● Raw data
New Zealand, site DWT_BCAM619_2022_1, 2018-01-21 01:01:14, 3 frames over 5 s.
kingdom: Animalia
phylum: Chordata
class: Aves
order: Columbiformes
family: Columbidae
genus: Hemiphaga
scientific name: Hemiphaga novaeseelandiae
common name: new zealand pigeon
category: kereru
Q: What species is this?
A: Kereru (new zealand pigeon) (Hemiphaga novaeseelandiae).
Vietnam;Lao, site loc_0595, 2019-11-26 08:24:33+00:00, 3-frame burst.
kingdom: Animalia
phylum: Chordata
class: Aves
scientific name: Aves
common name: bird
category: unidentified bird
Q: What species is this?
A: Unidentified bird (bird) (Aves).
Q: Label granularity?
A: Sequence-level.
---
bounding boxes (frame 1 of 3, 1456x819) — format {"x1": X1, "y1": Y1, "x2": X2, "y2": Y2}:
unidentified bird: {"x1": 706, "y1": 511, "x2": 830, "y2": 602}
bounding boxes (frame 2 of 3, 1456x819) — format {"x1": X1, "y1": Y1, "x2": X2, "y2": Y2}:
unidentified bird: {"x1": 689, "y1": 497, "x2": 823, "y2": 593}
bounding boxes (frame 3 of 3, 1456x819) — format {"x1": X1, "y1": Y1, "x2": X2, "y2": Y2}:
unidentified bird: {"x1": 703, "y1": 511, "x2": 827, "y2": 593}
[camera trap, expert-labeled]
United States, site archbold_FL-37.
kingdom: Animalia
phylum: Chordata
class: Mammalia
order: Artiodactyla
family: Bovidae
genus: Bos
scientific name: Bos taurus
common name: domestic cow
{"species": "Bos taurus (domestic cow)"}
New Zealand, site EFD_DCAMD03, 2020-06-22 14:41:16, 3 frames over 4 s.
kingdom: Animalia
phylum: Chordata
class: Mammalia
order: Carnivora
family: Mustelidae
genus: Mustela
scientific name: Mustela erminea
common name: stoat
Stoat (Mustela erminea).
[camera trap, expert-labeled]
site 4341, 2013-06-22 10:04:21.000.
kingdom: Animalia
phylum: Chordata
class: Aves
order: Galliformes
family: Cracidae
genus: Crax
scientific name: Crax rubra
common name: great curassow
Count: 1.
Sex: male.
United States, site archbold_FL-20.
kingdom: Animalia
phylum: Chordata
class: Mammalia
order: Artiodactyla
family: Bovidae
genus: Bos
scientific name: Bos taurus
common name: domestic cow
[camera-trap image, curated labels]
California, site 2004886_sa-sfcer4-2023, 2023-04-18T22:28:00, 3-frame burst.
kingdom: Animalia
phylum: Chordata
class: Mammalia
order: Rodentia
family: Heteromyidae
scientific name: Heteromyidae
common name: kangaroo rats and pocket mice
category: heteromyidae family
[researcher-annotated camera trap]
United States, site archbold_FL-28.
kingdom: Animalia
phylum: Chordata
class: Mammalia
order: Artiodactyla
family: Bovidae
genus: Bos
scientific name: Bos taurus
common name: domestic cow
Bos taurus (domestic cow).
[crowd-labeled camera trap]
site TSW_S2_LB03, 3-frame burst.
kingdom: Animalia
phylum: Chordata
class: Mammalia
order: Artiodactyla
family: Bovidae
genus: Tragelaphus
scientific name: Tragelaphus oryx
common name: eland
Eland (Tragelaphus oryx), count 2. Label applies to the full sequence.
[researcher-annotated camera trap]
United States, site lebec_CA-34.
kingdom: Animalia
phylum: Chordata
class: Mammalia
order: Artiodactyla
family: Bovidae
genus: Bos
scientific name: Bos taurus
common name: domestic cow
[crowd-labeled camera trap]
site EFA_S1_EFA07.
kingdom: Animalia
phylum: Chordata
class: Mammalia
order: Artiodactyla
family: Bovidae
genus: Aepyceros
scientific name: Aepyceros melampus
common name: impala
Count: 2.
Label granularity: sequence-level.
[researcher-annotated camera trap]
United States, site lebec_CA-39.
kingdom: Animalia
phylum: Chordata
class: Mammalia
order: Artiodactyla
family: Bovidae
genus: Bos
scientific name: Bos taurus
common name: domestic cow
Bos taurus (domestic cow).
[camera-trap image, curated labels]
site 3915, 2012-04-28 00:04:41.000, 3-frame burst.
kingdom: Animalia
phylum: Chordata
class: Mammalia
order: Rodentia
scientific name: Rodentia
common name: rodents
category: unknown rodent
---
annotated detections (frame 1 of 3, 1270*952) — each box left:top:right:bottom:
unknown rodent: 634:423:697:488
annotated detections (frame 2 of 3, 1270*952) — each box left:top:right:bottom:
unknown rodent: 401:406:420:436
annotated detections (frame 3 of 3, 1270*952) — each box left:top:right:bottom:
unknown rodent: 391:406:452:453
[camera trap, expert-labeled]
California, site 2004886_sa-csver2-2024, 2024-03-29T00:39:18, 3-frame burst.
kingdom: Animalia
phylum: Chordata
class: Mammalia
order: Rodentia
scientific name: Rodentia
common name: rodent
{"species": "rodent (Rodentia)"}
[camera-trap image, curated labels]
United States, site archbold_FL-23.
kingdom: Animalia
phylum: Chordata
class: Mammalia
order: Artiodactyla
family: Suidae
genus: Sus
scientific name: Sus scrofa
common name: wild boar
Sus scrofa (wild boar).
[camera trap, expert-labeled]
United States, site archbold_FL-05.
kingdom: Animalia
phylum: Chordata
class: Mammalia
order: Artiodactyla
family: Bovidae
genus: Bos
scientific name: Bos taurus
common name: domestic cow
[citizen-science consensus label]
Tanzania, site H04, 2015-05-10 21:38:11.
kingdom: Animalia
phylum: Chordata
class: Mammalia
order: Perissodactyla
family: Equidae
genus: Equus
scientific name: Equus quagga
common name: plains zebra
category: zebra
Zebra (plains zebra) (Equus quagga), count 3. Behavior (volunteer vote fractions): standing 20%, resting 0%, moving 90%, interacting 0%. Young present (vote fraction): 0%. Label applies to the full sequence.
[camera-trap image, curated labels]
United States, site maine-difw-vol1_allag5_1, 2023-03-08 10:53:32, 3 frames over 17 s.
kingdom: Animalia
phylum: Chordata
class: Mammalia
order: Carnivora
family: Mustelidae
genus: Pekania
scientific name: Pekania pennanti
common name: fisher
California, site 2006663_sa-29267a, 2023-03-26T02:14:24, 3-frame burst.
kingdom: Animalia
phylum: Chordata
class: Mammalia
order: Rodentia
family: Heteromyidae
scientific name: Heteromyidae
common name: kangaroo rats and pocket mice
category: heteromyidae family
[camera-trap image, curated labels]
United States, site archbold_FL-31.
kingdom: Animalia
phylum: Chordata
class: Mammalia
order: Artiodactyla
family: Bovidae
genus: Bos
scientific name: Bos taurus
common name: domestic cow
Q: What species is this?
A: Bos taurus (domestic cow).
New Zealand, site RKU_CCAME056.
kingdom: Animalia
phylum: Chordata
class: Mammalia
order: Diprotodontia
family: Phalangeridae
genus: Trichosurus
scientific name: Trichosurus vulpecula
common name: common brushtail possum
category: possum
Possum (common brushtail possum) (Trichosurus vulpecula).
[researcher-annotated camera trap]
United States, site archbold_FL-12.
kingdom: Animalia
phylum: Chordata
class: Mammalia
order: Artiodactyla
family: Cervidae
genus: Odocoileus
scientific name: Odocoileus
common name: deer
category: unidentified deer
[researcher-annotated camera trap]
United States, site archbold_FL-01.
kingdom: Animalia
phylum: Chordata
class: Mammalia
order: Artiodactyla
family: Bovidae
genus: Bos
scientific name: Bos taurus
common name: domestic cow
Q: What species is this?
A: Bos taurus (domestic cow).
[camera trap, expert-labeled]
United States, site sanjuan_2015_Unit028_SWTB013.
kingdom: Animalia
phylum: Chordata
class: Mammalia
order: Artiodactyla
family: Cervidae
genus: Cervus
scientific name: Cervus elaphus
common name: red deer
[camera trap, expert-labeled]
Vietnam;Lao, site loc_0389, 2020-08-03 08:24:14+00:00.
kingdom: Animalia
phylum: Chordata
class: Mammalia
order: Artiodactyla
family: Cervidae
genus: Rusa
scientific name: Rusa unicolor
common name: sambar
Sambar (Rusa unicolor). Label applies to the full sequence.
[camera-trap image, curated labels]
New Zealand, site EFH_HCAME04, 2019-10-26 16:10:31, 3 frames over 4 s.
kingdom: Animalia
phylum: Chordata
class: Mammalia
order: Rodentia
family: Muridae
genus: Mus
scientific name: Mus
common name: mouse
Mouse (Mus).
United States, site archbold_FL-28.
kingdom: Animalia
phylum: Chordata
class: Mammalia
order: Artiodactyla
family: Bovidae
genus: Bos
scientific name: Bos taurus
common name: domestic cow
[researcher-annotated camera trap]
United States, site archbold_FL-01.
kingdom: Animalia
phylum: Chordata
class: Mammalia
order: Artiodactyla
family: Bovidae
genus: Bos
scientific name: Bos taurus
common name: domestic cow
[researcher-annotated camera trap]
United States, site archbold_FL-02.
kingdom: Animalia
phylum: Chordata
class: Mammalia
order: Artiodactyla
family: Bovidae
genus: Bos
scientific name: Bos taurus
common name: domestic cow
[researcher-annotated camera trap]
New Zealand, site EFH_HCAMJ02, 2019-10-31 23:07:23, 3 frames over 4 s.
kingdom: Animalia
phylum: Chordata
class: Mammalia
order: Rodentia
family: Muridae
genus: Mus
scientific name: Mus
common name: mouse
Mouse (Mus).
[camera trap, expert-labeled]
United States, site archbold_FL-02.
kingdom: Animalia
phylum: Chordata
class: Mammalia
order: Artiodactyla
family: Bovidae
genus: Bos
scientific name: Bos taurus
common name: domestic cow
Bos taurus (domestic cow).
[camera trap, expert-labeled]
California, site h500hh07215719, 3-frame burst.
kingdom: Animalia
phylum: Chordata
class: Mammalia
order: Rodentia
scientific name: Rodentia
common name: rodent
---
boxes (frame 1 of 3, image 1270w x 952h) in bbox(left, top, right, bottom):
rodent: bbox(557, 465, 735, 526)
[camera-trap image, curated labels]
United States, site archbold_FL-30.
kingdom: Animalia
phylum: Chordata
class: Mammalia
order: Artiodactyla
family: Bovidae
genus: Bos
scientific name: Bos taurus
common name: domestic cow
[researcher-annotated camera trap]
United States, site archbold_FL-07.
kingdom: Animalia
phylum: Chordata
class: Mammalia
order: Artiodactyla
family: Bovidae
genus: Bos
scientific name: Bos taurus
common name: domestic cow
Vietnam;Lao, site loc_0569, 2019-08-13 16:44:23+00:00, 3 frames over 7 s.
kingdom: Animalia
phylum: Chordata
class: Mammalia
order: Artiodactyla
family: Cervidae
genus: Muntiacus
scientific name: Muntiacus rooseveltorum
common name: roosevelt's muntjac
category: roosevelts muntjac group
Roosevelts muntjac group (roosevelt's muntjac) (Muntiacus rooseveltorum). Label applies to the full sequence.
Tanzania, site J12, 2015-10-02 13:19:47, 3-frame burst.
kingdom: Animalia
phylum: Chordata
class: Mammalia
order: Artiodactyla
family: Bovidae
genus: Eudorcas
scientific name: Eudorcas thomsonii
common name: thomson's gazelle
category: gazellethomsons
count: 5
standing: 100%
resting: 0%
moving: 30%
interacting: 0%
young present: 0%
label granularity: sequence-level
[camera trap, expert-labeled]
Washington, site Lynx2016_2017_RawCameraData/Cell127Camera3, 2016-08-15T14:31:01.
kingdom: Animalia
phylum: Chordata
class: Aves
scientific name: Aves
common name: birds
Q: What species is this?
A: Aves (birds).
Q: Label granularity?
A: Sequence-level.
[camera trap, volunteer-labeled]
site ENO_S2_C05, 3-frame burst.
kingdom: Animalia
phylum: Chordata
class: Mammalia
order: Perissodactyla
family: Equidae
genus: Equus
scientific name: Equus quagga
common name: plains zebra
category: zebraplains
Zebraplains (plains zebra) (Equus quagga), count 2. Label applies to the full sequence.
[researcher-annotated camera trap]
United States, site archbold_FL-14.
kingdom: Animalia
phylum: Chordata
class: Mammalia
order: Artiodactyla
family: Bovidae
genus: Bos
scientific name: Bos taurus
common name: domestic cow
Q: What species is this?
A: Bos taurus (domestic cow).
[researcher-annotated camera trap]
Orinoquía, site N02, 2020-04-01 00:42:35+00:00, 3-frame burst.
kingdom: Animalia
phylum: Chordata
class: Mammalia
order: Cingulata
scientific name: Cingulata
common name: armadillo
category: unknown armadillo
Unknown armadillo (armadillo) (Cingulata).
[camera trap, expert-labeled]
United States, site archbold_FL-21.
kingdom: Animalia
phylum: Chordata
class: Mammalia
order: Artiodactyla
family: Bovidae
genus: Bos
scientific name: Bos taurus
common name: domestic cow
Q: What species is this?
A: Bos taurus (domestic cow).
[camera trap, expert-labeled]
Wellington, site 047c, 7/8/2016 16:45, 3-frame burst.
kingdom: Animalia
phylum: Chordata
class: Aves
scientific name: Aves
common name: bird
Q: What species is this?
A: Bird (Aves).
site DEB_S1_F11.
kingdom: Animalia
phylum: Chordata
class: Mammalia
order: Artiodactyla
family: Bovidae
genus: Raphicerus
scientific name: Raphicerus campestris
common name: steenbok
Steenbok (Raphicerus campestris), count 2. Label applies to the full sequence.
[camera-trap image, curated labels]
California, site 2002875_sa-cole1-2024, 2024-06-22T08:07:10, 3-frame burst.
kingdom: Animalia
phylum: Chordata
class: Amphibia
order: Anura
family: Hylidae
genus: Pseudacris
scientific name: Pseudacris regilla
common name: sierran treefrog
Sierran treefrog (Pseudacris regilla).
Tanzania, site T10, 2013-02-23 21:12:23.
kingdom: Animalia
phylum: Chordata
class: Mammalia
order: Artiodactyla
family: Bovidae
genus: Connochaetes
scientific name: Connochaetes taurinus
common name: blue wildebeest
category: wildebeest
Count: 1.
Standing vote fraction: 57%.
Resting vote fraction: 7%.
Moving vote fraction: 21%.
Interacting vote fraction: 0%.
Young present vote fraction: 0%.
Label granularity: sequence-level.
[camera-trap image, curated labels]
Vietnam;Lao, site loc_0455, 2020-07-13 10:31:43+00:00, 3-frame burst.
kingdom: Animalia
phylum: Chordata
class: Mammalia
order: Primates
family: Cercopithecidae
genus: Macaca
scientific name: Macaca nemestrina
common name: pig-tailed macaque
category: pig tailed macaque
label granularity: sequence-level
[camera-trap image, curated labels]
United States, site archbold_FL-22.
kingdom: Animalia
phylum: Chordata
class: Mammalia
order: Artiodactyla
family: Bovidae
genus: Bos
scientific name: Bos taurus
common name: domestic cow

● Your assignment
In the records, which lines use the word "California"? Report them.

● Answer
California, site 2004886_sa-sfcer4-2023, 2023-04-18T22:28:00, 3-frame burst.
California, site 2004886_sa-csver2-2024, 2024-03-29T00:39:18, 3-frame burst.
California, site 2006663_sa-29267a, 2023-03-26T02:14:24, 3-frame burst.
California, site h500hh07215719, 3-frame burst.
California, site 2002875_sa-cole1-2024, 2024-06-22T08:07:10, 3-frame burst.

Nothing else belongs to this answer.